I first started using the term “Jesus brand spirituality” as a kind of “toss off” phrase in personal conversation and in a few sermons. I didn’t think much of it, until a member of our church at the time, Tami Heim, who was running Borders Books (a company founded here in Ann Arbor) told me that she was asked by some co-workers at Borders to describe the kind of Christianity she was into and she replied, “Jesus brand spirituality.” And it opened up an easy and useful conversation about faith in a setting that was decidedly secular.
Borders of course, being a modern corporation, understands the importance of brand identity. Borders has to set itself apart from all the other bookstores in the bookstore business as the “go to” brand. So by describing her spirituality as “Jesus brand spirituality” Tami was speaking a language understood by her co-workers. With very little explanation, they could understand that Jesus brand spirituality was a particular kind of spirituality over which Jesus held proprietary rights. They could understand that it is different than a “generic” spirituality. And it opened up the issue that is most on the minds of those on the outside of faith looking in: If Jesus is so wonderful, why does the institution that bears his name have so many negative associations attached?
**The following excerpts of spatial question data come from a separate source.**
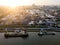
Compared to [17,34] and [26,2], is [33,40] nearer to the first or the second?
[17,34]

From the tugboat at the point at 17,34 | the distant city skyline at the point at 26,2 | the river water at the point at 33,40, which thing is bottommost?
the river water at the point at 33,40

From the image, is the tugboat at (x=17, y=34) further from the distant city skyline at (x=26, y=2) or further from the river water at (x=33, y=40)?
the distant city skyline at (x=26, y=2)

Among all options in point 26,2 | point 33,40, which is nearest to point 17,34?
point 33,40

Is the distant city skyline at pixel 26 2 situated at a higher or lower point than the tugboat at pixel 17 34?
higher

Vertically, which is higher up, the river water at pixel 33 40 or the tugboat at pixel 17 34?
the tugboat at pixel 17 34

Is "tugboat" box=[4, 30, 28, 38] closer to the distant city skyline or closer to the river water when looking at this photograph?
the river water

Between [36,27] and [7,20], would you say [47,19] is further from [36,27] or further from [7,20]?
[7,20]

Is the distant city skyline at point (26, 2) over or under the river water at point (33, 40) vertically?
over

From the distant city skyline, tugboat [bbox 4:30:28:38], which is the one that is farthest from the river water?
Result: the distant city skyline

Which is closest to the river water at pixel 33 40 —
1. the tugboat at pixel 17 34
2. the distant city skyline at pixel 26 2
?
the tugboat at pixel 17 34
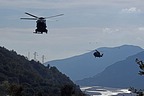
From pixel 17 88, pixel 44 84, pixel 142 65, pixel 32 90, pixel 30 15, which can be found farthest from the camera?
pixel 44 84

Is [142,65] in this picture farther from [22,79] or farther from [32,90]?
[22,79]

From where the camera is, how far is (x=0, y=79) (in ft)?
602

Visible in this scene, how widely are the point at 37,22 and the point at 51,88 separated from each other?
129m

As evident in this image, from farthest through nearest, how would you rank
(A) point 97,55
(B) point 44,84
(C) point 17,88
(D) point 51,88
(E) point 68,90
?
1. (B) point 44,84
2. (D) point 51,88
3. (E) point 68,90
4. (A) point 97,55
5. (C) point 17,88

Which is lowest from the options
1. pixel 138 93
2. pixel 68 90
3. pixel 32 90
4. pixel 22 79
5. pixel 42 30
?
pixel 138 93

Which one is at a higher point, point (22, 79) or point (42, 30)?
point (22, 79)

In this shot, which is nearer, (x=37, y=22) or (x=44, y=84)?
(x=37, y=22)

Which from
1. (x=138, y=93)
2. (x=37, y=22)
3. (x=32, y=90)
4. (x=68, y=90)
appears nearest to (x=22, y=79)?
(x=32, y=90)

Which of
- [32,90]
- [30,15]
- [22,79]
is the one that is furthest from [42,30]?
[22,79]

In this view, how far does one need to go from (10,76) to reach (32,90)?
137 feet

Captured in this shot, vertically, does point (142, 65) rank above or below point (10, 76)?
below

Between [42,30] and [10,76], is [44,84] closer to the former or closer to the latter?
[10,76]

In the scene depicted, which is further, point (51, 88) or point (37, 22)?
point (51, 88)

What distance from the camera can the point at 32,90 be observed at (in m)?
154
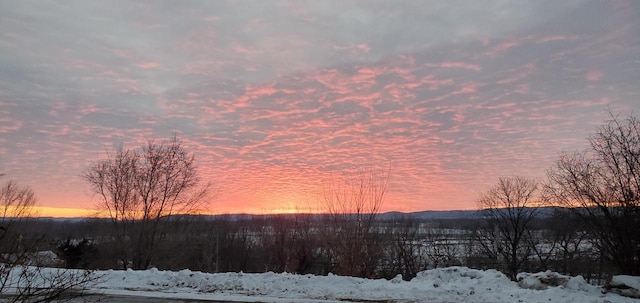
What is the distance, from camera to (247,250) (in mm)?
54375

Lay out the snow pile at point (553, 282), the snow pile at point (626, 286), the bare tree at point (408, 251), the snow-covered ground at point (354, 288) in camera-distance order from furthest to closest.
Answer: the bare tree at point (408, 251)
the snow pile at point (553, 282)
the snow pile at point (626, 286)
the snow-covered ground at point (354, 288)

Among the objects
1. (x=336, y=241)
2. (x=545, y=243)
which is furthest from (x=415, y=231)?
(x=336, y=241)

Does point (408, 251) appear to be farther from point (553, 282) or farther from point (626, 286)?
point (626, 286)

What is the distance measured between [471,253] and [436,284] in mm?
48561

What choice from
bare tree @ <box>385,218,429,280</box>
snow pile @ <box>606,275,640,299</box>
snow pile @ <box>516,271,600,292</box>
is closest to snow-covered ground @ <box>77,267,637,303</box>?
snow pile @ <box>516,271,600,292</box>

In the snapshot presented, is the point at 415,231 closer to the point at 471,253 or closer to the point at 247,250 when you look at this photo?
the point at 471,253

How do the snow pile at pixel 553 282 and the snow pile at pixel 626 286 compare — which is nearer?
the snow pile at pixel 626 286

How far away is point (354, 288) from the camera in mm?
13148

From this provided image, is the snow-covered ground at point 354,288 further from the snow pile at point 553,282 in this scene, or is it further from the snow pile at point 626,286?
the snow pile at point 626,286

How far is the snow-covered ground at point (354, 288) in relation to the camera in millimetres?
11891

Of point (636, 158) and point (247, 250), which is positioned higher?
point (636, 158)

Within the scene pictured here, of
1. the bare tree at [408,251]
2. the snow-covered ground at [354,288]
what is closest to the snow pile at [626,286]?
the snow-covered ground at [354,288]

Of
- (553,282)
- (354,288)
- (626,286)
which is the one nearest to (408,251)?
(553,282)

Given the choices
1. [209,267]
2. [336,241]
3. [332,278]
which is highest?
[336,241]
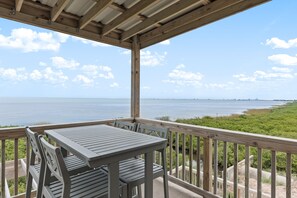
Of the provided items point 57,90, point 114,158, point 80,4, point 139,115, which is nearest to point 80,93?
point 57,90

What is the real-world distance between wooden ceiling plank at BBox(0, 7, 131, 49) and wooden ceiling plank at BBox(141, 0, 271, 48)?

Because, as a person like Tami might explain, there has been a trademark infringement on the Jesus brand. Things have been associated with the religion that bears his name that don’t have any relationship to Jesus, and there are people who care about Jesus and his reputation in this world who are eager to restore the brand. To switch metaphors: to help people on the outside of faith looking in to understand that there is a treasure buried in the field of religion, in spite of all the off-putting association with Jesus faith.
I’m from Detroit, city of. I grew up in the heyday of Detroit as the Motor City, when Ford Motor and General Motors were the brands to beat. It was with great distress, economic and otherwise, that my hometown realized what devastating thing it is, when the brand name of these two companies came to be associated with low quality, rather than high quality. When a company’s brand suffers like that, it takes billions of dollars to reverse the perception. Ford and GM are making great strides in the quality of their vehicles, now on a par with companies like Toyota and Honda, but it will be years yet, and billions more dollars, and I fear more loss of market share, before the public perception is reversed.
But there’s another reason I decided to stick with the brand metaphor, in spite of the fact that “brand talk” is associated with what might be viewed as crass commercialism. At times, Jesus spoke of his kingdom in the hard-nosed business language of his day. He spoke of the need to invest “talents” (an economic term) for a good return on the investment. He admired “the children of this world” whose hard-headed thinking he wished might rub off on some of his own followers.
Our society is a consumer society. Consumerism is a language that we all speak. And Jesus doesn’t mind mucking about in our languages. In fact, that’s his mode of operation.
Business isn’t bad. It’s good. Marketing is a fact of human existence. “Brands” are part of this way of thinking. But we have to think more deeply about the Jesus brand than simply applying modern marketing techniques to selling the religion that bears his name. We have to “face the brutal facts” as James Collins, in Good to Great says businesses have to if they want to become the kind of companies that are “built to last.” The brutal facts are these: the Jesus brand has been sullied in the public perception of American culture, at least. Those of us who care about Jesus have to face that and do something about it. Because Jesus wants his religion back.